# THE EXERCISE
In the part of the records that opens with the line containing "Can you tell" and runs through the end of the records, swap "vantage" for "viewpoint" and write those lines out again with nothing else changed.
[DATA PROVIDED start]
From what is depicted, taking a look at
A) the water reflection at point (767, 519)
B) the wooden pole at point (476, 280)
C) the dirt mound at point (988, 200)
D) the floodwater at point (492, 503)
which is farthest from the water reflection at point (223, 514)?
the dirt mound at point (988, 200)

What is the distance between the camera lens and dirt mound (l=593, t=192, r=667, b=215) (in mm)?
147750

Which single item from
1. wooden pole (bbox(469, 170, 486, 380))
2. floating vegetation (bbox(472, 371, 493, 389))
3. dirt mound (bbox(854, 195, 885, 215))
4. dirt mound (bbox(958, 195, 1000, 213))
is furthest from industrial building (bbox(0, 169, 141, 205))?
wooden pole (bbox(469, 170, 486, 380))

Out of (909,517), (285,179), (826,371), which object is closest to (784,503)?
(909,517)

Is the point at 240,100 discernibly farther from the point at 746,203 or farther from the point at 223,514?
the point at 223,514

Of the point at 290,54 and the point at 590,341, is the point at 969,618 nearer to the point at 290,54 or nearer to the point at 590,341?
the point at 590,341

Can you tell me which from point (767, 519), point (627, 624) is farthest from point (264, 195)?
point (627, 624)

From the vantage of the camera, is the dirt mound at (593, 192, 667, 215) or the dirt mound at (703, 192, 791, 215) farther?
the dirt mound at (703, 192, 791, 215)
[DATA PROVIDED end]
# SOLUTION BELOW
Can you tell me which from point (767, 519), point (627, 624) is farthest from point (264, 195)?
point (627, 624)

From the viewpoint of the camera, is the dirt mound at (593, 192, 667, 215) or the dirt mound at (703, 192, 791, 215) farther?
the dirt mound at (703, 192, 791, 215)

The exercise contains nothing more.